Opinion
December 7, 1928.
PRESENT: Sweetland, C.J., Stearns, Rathbun, Sweeney, and Barrows, JJ.
( 1) Insanity. Presumptions. When insanity has once been established the presumption is that the insanity continues.
( 2) Mortgages. Foreclosure. Relief from Foreclosure Sale. Where the owner of the equity of redemption though present at the mortgagee's sale, failed because of mental weakness to protect his rights, and the property was sold for a grossly inadequate price, the mortgagor will be permitted to redeem upon payment of the expenses of the purchaser and the costs of the foreclosure.
BILL IN EQUITY seeking relief from foreclosure sale. Heard on appeal of complainant and appeal sustained.
Leon H. Semonoff, for complainant.
Henry M. Boss, Jr., Boss, Shepard McMahon, for respondent.
This is a bill in equity seeking relief from a foreclosure sale of real estate situated in the city of Providence. The cause is before us on the complainant's appeal from a decree dismissing the bill. An expert witness testified that the value of the real estate was $2,200. The amount due on the mortgage was $500 plus interest for a short period. The property was knocked down to respondent Burney for $850. The complainant does not contend that the auctioneer or any other person was guilty of fraud in connection with the sale. It appears that the complainant attended the sale and bid $1,400 but that his bid was rejected because he did not have with him $100, the amount required by the terms of the sale for a deposit. It also appears that the complainant had more than that sum on deposit in a bank located within the same city but at a considerable distance from said real estate upon which the sale was conducted, and that he did not appreciate the fact that it would be unreasonable to expect the auctioneer to dismiss the bidders and accompany the complainant to said bank to obtain the money required for deposit.
The complainant alleges in the bill that he is an aged man and that at the time of the sale "He was in a confused, perplexed, aggravated and dazed state of mind and in such a condition as to be unable to make the facts clear to the auctioneer and safeguard his interests." In this connection an important fact, unknown to both the trial justice and counsel for complainant when the case was heard below, has been brought to our attention. Before said sale the complainant had been judicially declared to be of unsound mind and committed to the State Hospital for the Insane, from which he had been released, not as cured, but as improved. When insanity has once been established the presumption is that the insanity continues. 7 Enc. of Ev. 462.
It appears that the sale price was grossly inadequate, but it has been frequently held that mere inadequacy of price is not sufficient to impeach a sale under the power contained in a mortgage. Galvin v. Newton, 19 R.I. 176; Nichols v. Flagg, 24 R.I. 30; Babcock v. Wells, 25 R.I. 30. In Rosenfeld v. Wunsch, 45 R.I. 48, we set aside a foreclosure sale made in good faith at an inadequate price to the mortgagee's agent. Relief was granted because the mortgagor was unrepresented at the sale through an excusable mistake in believing that the sale would be postponed. The opinion at page 53 quotes from Wolfert v. Milford Sav. Bank, 5 Kan. App. 222, as follows: "Ordinarily, mere inadequacy of price alone is insufficient to authorize the setting aside of a judicial sale. Capital Bank v. Huntoon, 35 Kan. 577, 591. But when other grounds intervene, gross inadequacy of price may be a fact of controlling consideration with the court.

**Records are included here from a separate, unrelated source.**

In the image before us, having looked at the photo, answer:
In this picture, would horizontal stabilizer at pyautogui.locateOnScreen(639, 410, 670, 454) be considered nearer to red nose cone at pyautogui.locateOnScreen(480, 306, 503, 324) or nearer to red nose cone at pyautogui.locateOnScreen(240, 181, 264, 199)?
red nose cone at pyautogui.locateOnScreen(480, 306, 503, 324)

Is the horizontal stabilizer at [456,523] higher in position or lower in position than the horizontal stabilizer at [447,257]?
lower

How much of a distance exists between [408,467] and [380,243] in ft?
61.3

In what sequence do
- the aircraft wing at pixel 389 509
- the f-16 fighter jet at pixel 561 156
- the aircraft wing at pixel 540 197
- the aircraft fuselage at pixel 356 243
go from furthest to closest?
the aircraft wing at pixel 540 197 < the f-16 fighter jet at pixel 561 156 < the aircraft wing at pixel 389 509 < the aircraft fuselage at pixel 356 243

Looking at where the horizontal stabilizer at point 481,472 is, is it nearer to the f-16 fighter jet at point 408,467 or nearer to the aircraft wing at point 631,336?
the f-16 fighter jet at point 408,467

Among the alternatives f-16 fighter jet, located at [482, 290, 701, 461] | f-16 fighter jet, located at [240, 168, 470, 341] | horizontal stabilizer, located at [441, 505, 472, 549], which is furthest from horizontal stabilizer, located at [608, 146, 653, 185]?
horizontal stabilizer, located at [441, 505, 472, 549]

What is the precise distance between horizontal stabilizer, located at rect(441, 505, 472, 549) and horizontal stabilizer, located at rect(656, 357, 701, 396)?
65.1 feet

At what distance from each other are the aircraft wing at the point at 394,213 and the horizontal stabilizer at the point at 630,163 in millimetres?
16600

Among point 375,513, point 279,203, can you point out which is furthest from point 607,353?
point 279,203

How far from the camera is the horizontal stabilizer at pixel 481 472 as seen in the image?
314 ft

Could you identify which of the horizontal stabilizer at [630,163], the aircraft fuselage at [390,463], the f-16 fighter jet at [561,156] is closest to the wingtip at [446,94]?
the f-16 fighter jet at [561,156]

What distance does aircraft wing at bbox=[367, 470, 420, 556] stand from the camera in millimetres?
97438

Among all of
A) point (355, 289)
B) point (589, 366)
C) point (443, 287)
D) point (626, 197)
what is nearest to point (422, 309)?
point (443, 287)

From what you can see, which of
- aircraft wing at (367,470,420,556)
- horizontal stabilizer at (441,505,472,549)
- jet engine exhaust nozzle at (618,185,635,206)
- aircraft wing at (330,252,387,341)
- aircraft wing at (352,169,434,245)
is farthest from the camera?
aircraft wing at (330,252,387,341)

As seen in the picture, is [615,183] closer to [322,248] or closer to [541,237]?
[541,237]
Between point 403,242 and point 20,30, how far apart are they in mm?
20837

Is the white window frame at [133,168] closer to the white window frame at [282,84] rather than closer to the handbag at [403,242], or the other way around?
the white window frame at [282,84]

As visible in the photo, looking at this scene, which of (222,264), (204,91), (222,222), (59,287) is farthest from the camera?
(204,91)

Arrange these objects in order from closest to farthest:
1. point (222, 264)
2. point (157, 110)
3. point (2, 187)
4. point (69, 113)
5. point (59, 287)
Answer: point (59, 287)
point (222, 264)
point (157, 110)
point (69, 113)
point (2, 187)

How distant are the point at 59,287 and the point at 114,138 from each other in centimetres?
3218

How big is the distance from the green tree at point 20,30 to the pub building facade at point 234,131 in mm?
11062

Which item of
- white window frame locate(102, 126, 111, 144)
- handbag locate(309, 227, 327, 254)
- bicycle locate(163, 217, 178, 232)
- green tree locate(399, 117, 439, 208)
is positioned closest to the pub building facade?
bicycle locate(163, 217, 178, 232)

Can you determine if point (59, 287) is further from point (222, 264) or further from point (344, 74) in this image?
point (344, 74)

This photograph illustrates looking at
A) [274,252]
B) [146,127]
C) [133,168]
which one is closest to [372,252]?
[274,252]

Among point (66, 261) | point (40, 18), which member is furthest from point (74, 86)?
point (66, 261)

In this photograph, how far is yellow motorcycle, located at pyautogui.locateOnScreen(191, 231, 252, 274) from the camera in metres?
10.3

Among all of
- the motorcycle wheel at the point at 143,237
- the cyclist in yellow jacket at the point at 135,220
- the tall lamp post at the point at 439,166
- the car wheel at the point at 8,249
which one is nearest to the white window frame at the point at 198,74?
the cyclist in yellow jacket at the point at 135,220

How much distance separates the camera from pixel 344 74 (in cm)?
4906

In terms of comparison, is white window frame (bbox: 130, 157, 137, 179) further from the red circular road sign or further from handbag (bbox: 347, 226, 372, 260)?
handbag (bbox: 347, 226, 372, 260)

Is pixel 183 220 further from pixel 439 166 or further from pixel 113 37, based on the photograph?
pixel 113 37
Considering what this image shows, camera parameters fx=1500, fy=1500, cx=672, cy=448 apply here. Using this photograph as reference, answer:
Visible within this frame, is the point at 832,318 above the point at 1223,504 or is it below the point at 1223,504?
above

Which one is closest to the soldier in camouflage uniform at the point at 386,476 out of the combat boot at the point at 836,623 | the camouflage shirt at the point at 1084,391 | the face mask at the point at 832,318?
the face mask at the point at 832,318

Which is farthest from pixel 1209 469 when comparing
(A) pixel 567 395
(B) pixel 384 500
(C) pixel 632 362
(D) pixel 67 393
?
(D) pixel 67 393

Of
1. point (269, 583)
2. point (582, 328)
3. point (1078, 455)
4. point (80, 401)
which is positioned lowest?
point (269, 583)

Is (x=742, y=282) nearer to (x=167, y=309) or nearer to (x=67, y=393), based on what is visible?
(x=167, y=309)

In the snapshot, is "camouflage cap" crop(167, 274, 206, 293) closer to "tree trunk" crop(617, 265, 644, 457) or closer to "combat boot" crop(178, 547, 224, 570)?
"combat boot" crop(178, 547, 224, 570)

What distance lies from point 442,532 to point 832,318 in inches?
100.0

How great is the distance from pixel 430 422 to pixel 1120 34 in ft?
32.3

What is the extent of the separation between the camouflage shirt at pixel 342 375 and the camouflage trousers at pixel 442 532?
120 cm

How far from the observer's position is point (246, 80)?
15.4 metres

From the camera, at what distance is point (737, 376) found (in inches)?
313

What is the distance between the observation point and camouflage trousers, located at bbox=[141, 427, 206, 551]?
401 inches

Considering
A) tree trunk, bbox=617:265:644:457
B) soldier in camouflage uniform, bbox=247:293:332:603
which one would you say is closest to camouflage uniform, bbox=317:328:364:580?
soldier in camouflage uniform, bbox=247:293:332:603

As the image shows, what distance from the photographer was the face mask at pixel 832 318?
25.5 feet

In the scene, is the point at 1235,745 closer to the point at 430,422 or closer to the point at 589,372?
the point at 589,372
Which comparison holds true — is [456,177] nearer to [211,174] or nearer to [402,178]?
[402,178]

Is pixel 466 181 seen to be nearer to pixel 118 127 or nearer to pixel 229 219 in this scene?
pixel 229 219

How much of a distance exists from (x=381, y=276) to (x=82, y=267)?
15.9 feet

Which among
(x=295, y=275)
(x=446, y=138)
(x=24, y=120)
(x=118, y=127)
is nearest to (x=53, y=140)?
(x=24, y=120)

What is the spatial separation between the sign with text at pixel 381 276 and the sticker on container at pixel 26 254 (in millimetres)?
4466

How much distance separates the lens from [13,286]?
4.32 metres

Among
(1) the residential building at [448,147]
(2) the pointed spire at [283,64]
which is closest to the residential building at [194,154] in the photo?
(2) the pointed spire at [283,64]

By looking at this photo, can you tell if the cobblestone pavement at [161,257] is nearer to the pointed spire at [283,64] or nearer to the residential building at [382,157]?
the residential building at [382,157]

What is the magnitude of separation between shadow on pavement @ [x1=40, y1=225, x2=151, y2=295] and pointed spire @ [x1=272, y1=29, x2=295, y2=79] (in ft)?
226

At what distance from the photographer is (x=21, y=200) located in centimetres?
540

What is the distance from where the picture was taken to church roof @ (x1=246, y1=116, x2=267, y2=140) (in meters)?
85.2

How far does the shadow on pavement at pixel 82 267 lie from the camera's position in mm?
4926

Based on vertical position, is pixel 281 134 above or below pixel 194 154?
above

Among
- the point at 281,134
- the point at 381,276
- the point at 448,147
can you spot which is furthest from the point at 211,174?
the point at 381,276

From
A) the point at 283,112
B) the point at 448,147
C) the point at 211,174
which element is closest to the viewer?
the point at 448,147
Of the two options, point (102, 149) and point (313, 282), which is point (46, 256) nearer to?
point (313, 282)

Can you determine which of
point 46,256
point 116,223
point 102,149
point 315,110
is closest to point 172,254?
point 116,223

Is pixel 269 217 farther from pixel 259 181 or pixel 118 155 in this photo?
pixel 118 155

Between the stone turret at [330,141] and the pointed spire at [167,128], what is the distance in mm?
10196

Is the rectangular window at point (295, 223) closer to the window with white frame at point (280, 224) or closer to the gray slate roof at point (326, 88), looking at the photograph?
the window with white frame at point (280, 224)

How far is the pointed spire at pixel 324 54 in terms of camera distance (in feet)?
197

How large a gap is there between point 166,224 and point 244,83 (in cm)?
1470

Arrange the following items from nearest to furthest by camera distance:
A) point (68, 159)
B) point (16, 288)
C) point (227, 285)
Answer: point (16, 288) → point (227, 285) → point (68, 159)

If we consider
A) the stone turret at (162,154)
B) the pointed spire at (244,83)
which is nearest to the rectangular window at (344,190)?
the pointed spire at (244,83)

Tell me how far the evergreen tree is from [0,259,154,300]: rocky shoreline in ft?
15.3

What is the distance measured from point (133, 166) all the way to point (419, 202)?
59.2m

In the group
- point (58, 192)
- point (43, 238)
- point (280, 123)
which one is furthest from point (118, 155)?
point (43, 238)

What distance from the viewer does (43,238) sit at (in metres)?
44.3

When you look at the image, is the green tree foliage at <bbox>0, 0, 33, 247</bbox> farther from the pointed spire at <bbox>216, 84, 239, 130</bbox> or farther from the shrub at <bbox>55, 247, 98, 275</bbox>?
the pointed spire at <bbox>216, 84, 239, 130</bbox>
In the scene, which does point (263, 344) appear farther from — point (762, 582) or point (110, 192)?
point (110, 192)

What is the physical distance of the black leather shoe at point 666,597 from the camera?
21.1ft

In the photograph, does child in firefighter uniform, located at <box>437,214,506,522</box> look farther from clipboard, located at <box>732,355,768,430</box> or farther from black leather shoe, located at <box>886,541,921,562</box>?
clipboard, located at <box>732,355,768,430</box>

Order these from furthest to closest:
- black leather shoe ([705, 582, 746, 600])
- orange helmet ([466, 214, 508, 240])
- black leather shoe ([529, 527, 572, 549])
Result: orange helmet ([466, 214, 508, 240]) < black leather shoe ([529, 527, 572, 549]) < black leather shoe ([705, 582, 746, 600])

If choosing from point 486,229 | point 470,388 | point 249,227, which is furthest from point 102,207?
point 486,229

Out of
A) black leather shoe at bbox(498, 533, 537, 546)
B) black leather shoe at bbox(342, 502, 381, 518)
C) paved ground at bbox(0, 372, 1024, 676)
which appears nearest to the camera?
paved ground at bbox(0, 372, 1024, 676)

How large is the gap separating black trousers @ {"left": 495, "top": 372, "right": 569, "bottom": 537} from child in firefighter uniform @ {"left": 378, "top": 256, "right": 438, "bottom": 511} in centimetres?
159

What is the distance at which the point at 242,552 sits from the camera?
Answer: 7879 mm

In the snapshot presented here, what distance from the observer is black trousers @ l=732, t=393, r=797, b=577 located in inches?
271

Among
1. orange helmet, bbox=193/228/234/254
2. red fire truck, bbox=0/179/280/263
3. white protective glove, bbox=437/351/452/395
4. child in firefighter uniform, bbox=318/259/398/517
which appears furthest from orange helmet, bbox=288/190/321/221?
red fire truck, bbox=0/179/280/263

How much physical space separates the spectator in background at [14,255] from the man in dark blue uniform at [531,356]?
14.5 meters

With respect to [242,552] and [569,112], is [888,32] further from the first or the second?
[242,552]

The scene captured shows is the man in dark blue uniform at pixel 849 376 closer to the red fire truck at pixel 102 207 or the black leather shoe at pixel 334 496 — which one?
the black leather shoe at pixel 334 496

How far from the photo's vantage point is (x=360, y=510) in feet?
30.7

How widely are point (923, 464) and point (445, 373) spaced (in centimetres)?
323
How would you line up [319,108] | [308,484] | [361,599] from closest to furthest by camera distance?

The purchaser at such sale has rights in which he should be protected. But his right to be assisted to the enjoyment of a great bargain or speculation is not of such a character as to override strong equities in favor of other parties. To the same effect see 27 R.C.L. 713-715 and authorities cited." In the case before us it is apparent that the owner of the equity of redemption though present at the sale failed, because of mental weakness, to protect his rights. Although no criticism is made of the conduct of the auctioneer or any other person connected with the sale, we think it is the duty of the court to protect the rights of this unfortunate complainant, who, if he lives any considerable time, will probably become a public charge. The equities appeal to us at least as strongly as did those in the Rosenfeld case.
In spite of his mental condition the complainant should be required to do equity. Respondent Burney paid to the auctioneer as a deposit $100; to a title company before the service of the restraining order, $15; to the city of Providence as taxes assessed on the property, $22.10; premium for insurance on the property, $3.24 and lost wages amounting to $10 attending court, a total of $150.34. Upon payment of this sum and the costs of the foreclosure proceedings the complainant may be permitted to redeem.
Counsel for the parties may submit for our approval a form of decree in accordance with this opinion to be entered in the Superior Court.